§ **Material to process**:
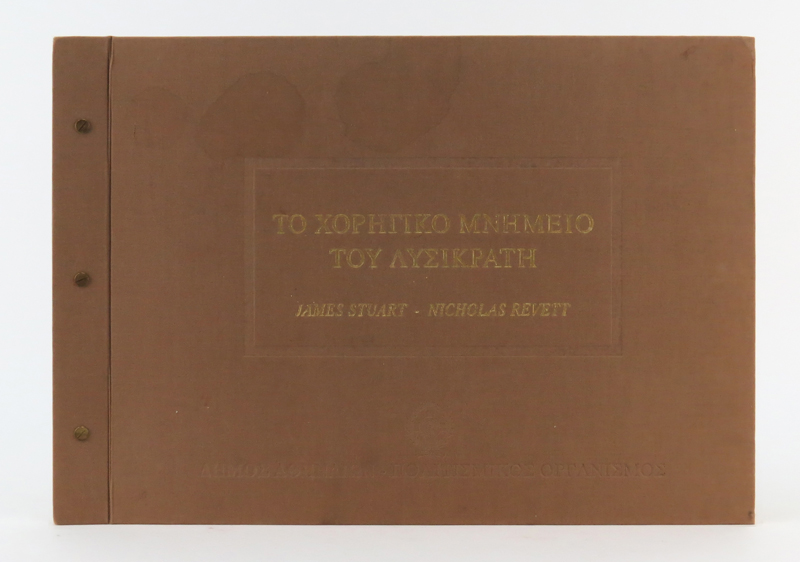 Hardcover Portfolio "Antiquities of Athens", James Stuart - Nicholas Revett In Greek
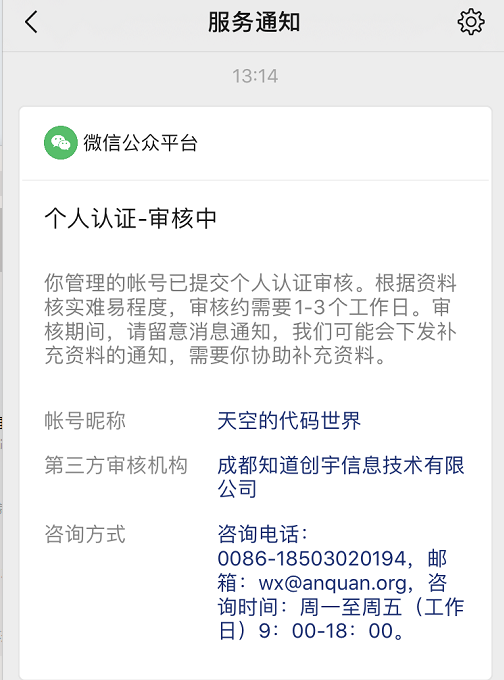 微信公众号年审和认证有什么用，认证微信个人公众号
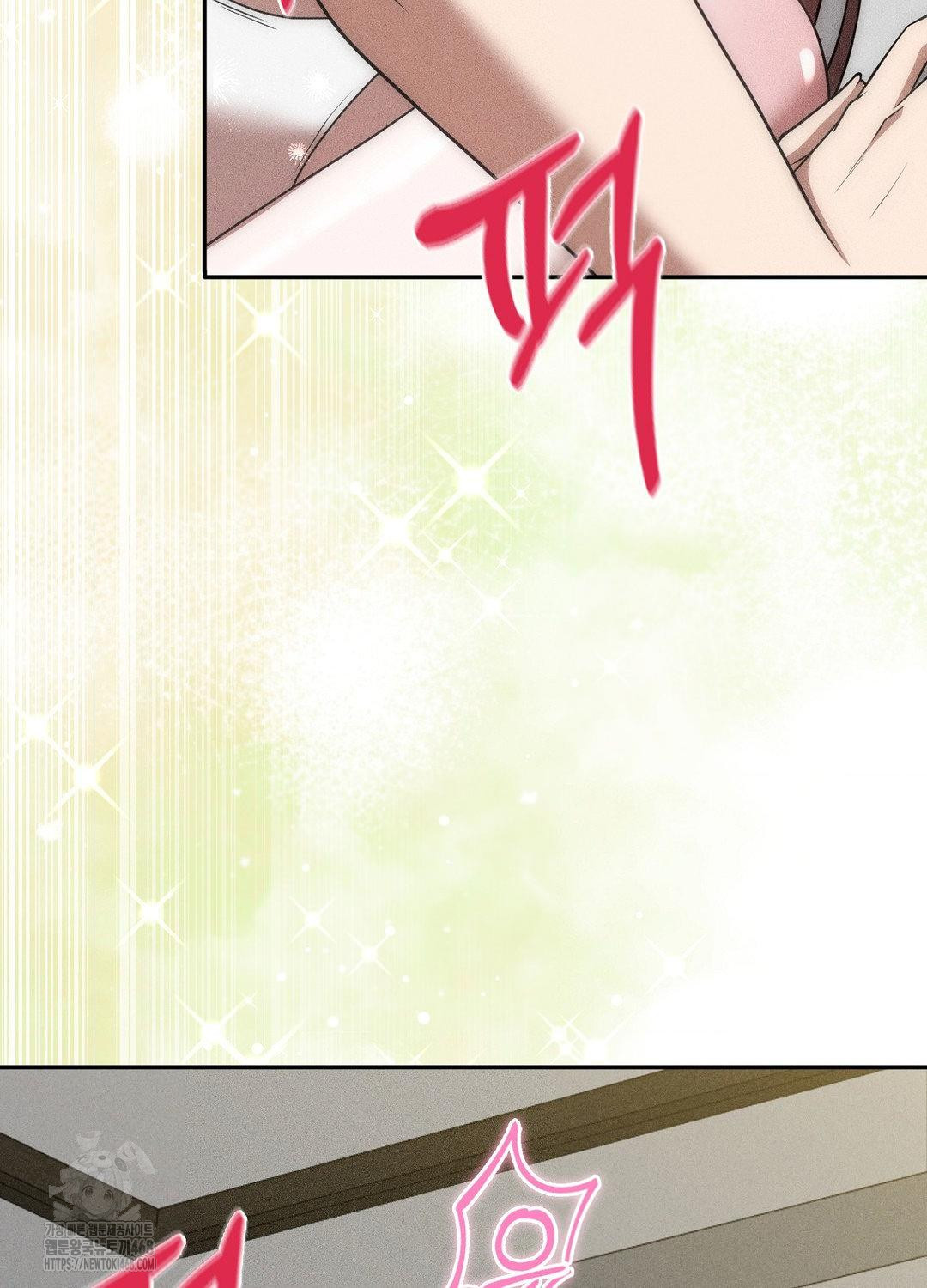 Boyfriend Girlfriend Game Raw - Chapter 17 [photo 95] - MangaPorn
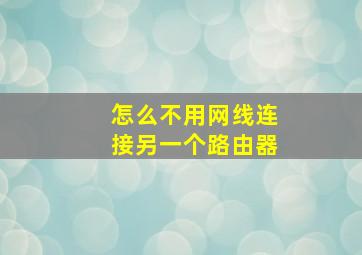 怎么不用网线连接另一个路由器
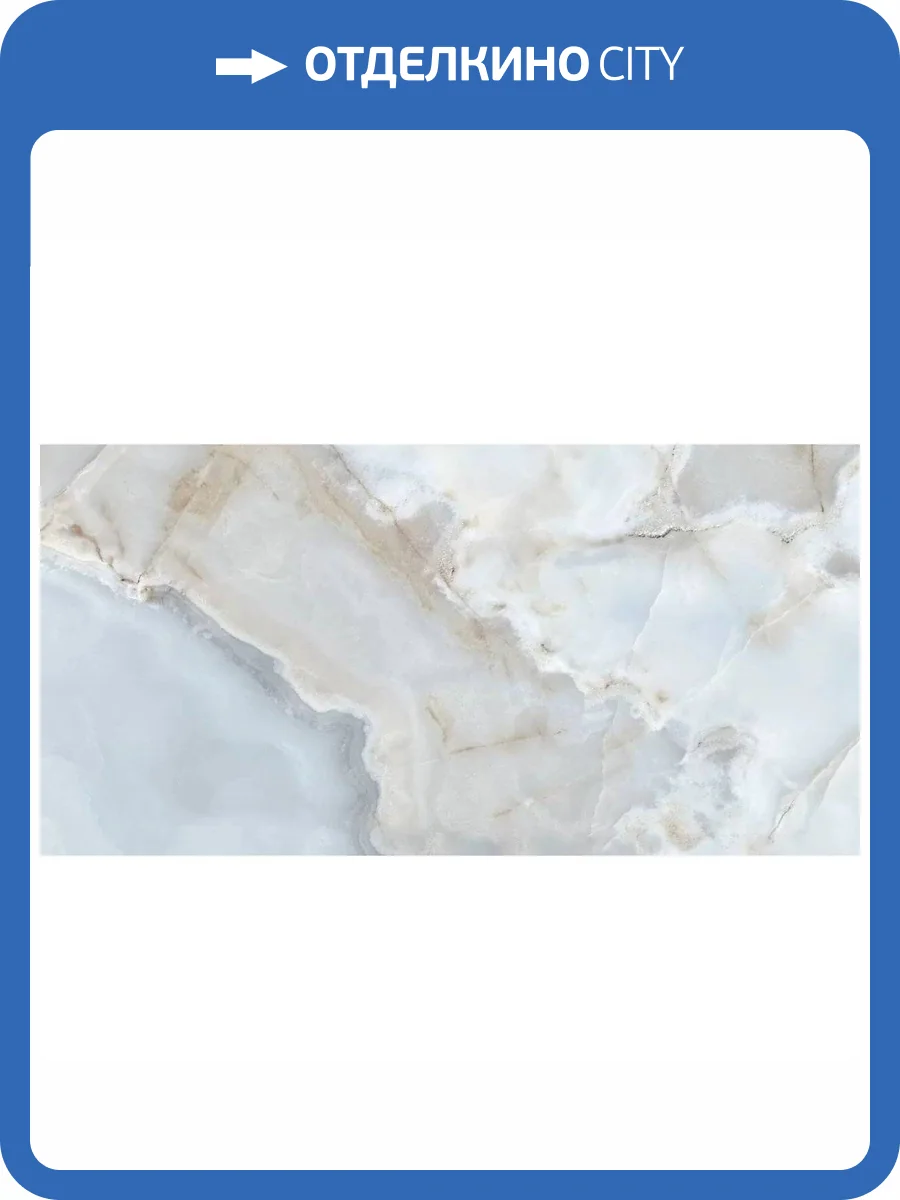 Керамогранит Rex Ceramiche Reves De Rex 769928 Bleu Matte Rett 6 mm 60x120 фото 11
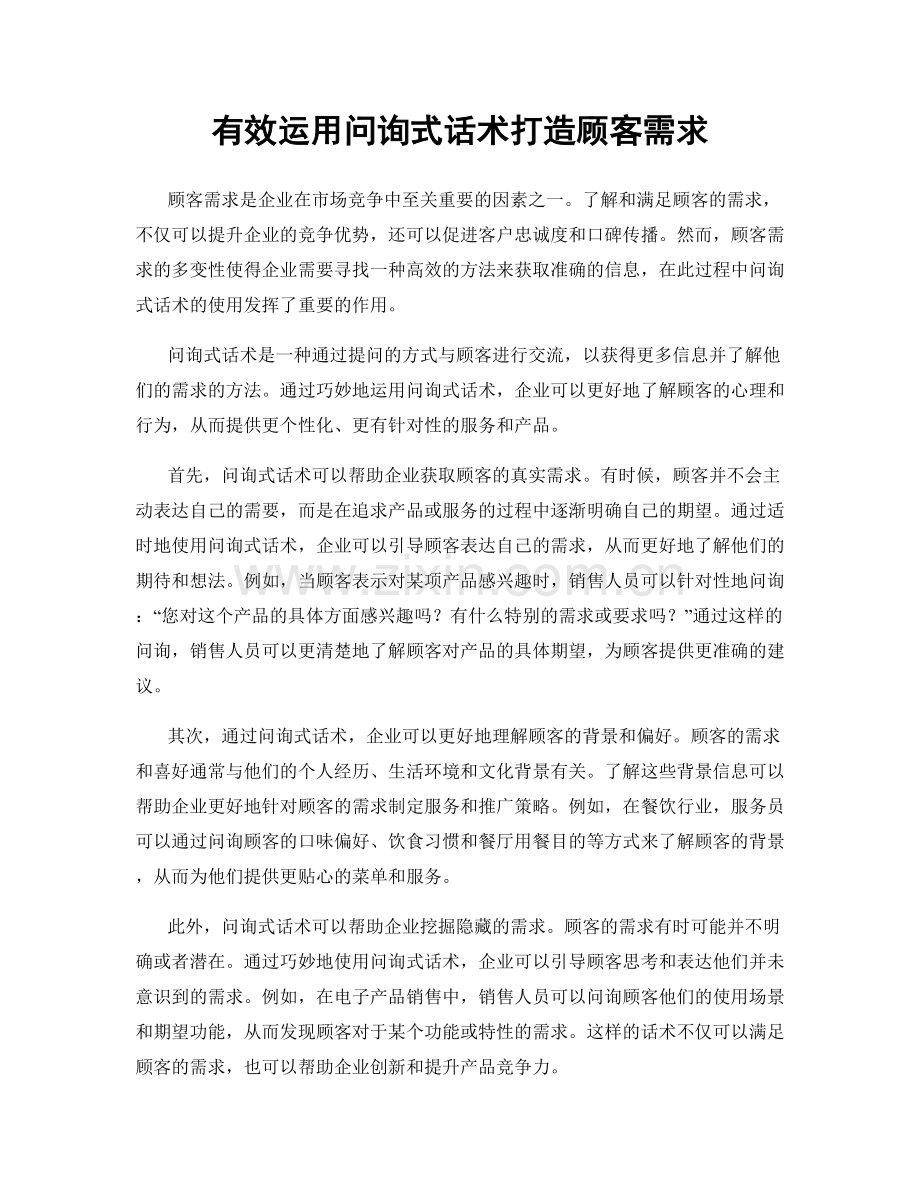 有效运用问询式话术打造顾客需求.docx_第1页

==

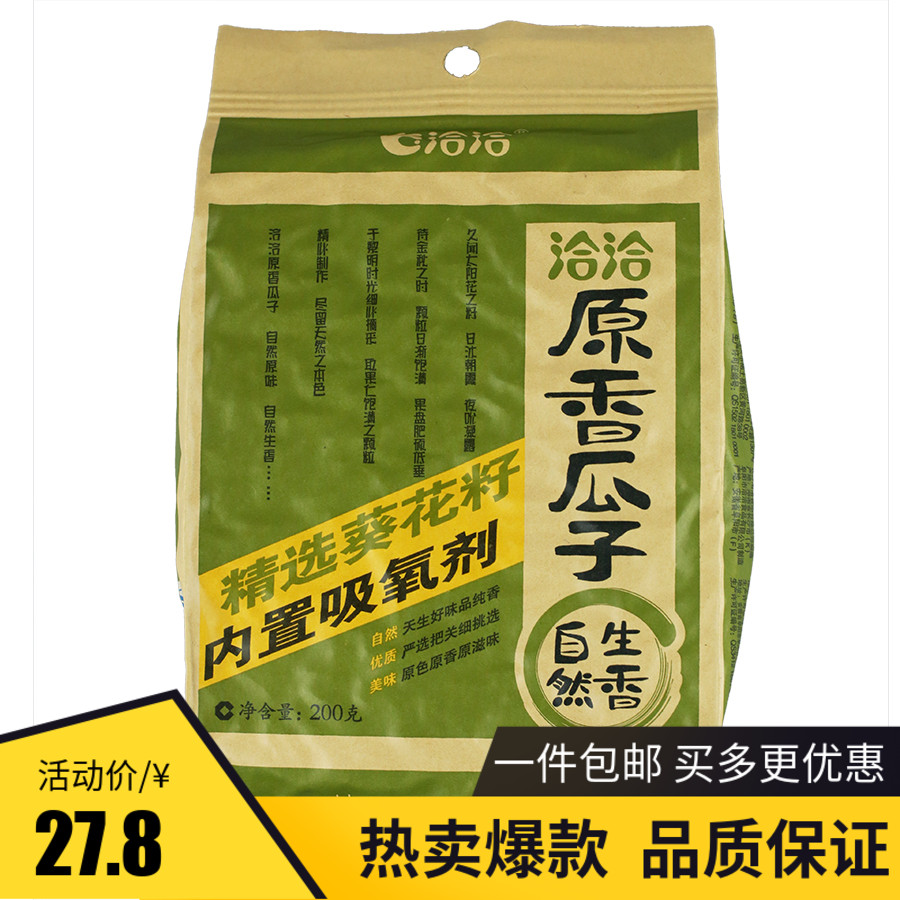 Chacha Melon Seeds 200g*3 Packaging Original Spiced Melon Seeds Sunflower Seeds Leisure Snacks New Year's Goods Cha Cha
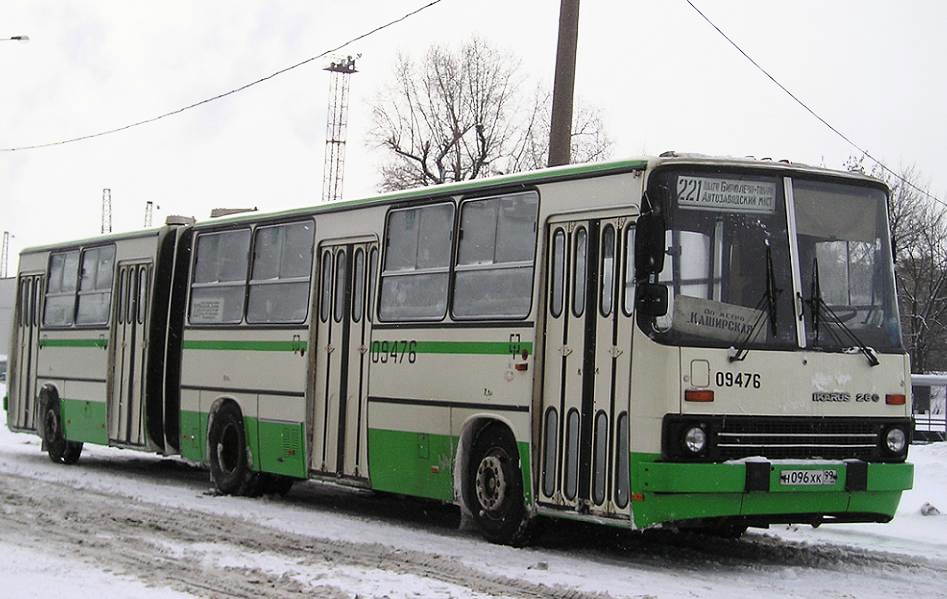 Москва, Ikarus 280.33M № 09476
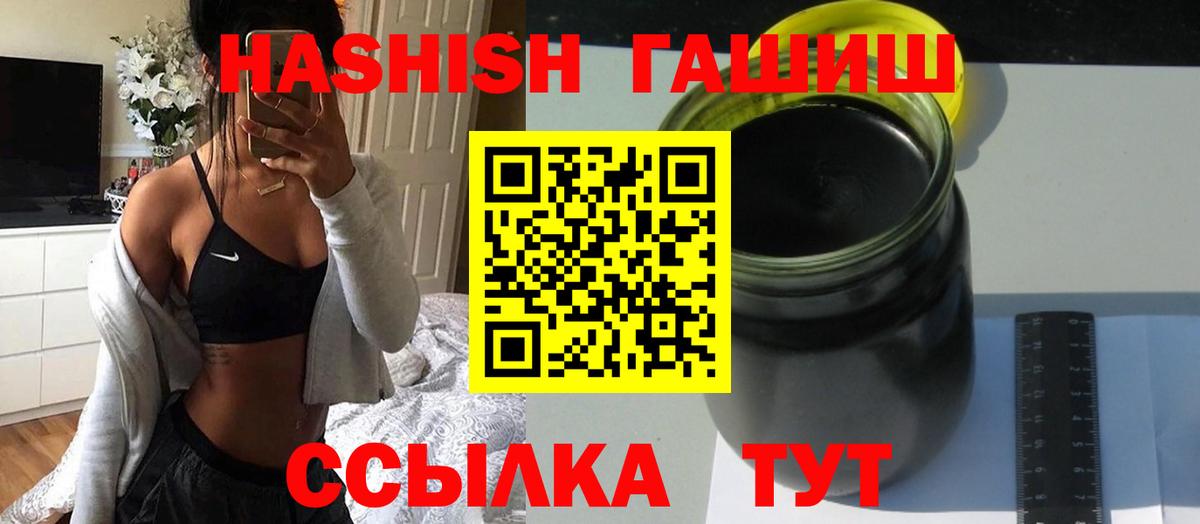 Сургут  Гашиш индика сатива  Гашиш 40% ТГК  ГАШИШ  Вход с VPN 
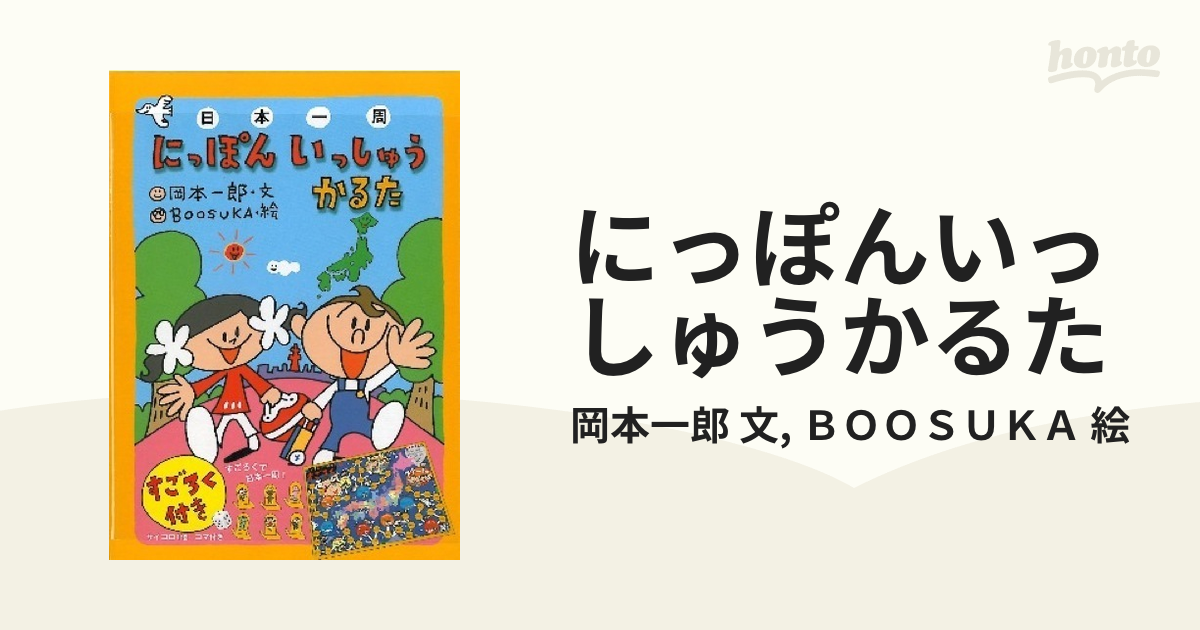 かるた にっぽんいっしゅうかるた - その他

§ **Instructions to follow**:
Return the listing lines starting with the one that contains "Revett In Greek" and going on through the one that contains "有效运用问询式话术打造顾客需求.docx_第1页", copied word for word. Leave the pictures out.

§ **The answer**:
 Hardcover Portfolio "Antiquities of Athens", James Stuart - Nicholas Revett In Greek
 微信公众号年审和认证有什么用，认证微信个人公众号
 Boyfriend Girlfriend Game Raw - Chapter 17 [photo 95] - MangaPorn
 怎么不用网线连接另一个路由器
 Керамогранит Rex Ceramiche Reves De Rex 769928 Bleu Matte Rett 6 mm 60x120 фото 11
 有效运用问询式话术打造顾客需求.docx_第1页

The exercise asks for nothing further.